▶ _Requirement_
Write out the Armello Early Access piece below word for word, keeping every paragraph break in place.

▶ _Page excerpt_
>> begin
Each week Marsh Davies sidles into the shadowy world of intrigue that is Early Access and comes back with any stories he can find and/or a knife in the back. This week, he plugs in his bunny tail and assassinates anthropomorphised animals with an umbrella in Armello, a digital boardgame of machiavellian power plays.

It would take an Australian developer, apparently not content with harbouring the most deadly creatures on the planet, to advocate giving swords to wolves. Real nice, Australia. Real nice. Why not put stilettos into the tiny claws of rats, while you’re at it? How about making bears into deadly wizards? Go on, give rabbits concealed blades disguised as parasols, why don’t you?

Then make them fight. Oh, you did? Oh.

Not even a lack of opposable thumbs will stop the sword-wolves.

In the Game of Thrones of Farthing Wood, you win or… well, it’s not clear what happens to other players. But given the number of poisonings, sword fights and executions that occur in the course of Armello, we can assume it’s not good.
>> end
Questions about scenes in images
>> begin
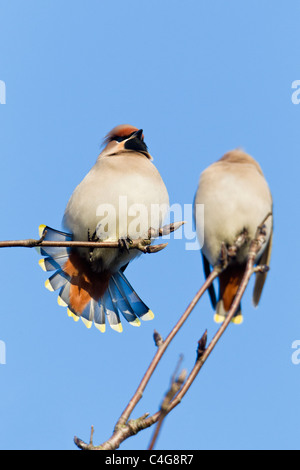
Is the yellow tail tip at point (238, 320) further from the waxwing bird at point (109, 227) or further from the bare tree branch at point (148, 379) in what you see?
the bare tree branch at point (148, 379)

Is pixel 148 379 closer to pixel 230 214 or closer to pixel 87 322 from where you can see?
pixel 230 214

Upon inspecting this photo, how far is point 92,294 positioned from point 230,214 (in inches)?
84.8

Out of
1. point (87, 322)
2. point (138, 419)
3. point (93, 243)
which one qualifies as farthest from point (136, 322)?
point (138, 419)

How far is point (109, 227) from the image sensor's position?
15.5ft

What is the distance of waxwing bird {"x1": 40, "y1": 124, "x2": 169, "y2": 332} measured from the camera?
185 inches

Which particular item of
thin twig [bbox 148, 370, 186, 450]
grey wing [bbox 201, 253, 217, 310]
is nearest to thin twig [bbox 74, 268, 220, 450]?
thin twig [bbox 148, 370, 186, 450]

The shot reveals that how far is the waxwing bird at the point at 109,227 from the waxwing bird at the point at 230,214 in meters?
1.09

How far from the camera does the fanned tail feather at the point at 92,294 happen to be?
5.18 metres

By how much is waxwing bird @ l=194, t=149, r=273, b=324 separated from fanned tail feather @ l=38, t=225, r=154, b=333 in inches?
69.1

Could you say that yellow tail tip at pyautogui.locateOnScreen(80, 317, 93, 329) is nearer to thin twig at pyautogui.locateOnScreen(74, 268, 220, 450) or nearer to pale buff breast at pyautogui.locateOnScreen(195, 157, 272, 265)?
pale buff breast at pyautogui.locateOnScreen(195, 157, 272, 265)

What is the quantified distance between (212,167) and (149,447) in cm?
211

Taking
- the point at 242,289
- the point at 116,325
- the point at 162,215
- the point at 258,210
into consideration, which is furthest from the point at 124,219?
the point at 242,289

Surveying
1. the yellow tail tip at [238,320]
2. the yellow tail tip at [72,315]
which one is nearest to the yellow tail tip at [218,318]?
the yellow tail tip at [238,320]
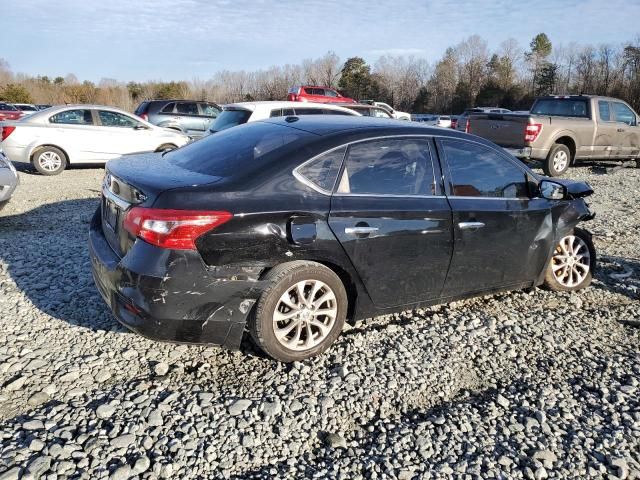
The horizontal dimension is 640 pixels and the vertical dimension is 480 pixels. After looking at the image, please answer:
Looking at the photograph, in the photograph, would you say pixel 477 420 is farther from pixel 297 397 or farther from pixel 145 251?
pixel 145 251

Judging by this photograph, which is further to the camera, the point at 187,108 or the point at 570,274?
the point at 187,108

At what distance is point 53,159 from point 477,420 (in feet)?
36.1

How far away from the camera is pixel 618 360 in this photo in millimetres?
3736

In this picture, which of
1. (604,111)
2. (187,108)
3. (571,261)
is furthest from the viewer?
(187,108)

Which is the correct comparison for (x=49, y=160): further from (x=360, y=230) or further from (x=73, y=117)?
(x=360, y=230)

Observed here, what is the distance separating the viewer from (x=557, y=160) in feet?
41.1

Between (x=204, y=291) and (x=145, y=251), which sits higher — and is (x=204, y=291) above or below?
below

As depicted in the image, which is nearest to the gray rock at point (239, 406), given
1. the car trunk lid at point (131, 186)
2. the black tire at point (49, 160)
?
the car trunk lid at point (131, 186)

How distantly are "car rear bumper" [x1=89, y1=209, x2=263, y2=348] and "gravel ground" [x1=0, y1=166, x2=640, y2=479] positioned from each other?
348mm

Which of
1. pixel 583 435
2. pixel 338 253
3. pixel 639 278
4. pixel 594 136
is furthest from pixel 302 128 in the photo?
pixel 594 136

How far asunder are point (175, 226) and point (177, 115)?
46.3 feet

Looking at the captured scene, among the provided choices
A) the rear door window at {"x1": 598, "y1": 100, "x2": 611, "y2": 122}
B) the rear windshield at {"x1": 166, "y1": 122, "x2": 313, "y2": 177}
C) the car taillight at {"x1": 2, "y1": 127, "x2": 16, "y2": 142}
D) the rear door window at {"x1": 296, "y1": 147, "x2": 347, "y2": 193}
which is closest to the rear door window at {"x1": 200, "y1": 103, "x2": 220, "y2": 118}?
the car taillight at {"x1": 2, "y1": 127, "x2": 16, "y2": 142}

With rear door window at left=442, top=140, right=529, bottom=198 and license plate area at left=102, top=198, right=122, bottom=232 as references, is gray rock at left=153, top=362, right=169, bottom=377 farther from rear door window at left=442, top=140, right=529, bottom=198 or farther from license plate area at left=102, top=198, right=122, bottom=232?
rear door window at left=442, top=140, right=529, bottom=198

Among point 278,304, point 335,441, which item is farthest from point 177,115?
point 335,441
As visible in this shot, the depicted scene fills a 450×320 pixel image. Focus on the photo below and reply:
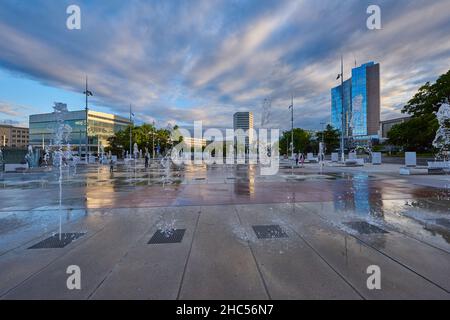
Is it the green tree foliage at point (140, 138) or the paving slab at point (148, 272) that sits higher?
the green tree foliage at point (140, 138)

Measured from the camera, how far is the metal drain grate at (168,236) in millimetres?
5172

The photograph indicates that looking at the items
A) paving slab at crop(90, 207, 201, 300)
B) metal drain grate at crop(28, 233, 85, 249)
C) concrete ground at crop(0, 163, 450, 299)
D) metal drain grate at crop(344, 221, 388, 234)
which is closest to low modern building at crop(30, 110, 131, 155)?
concrete ground at crop(0, 163, 450, 299)

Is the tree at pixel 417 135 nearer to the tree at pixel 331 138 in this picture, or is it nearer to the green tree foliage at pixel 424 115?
the green tree foliage at pixel 424 115

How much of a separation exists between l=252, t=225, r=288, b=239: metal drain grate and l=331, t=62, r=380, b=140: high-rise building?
43.6m

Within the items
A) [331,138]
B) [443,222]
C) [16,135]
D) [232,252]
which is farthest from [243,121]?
[16,135]

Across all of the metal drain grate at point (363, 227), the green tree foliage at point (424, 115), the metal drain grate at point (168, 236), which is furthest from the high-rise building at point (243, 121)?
>> end
▶ _Final result_
Each week Marsh Davies sidles into the shadowy world of intrigue that is Early Access and comes back with any stories he can find and/or a knife in the back. This week, he plugs in his bunny tail and assassinates anthropomorphised animals with an umbrella in Armello, a digital boardgame of machiavellian power plays.

It would take an Australian developer, apparently not content with harbouring the most deadly creatures on the planet, to advocate giving swords to wolves. Real nice, Australia. Real nice. Why not put stilettos into the tiny claws of rats, while you’re at it? How about making bears into deadly wizards? Go on, give rabbits concealed blades disguised as parasols, why don’t you?

Then make them fight. Oh, you did? Oh.

Not even a lack of opposable thumbs will stop the sword-wolves.

In the Game of Thrones of Farthing Wood, you win or… well, it’s not clear what happens to other players. But given the number of poisonings, sword fights and executions that occur in the course of Armello, we can assume it’s not good.